TASK STATEMENT :: Put every line of the listing below into a Markdown table with the columns Row and Text, numbering the rows and skipping any blank lines. Leave the pictures out of the answer.

-- Opening Marker --

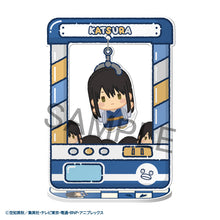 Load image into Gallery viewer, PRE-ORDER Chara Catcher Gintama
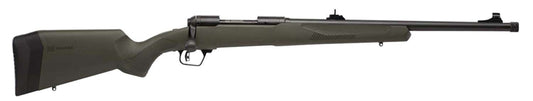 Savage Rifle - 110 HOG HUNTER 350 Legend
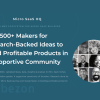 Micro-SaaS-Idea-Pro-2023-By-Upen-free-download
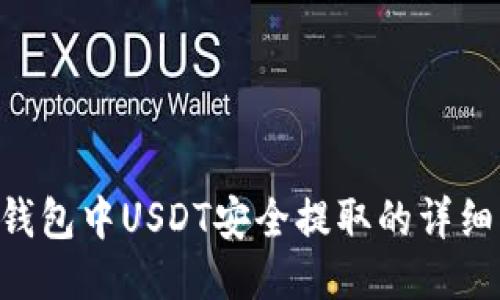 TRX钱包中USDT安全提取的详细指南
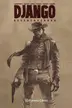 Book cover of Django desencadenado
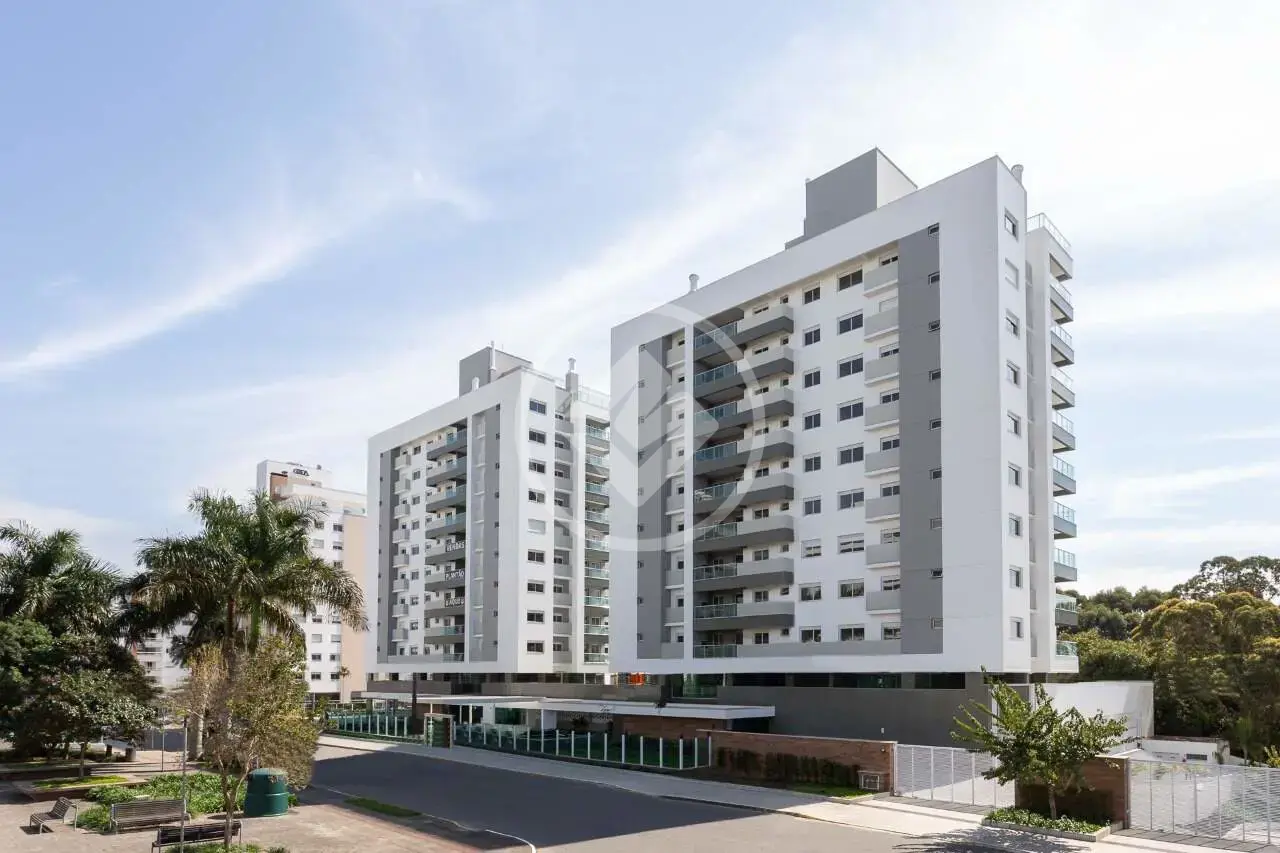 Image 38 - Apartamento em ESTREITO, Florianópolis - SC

-- Closing Marker --

WRITTEN SOLUTION ::
| Row | Text |
|---|---|
| 1 |  Load image into Gallery viewer, PRE-ORDER Chara Catcher Gintama |
| 2 |  Savage Rifle - 110 HOG HUNTER 350 Legend |
| 3 |  Micro-SaaS-Idea-Pro-2023-By-Upen-free-download |
| 4 |  TRX钱包中USDT安全提取的详细指南 |
| 5 |  Book cover of Django desencadenado |
| 6 |  Image 38 - Apartamento em ESTREITO, Florianópolis - SC |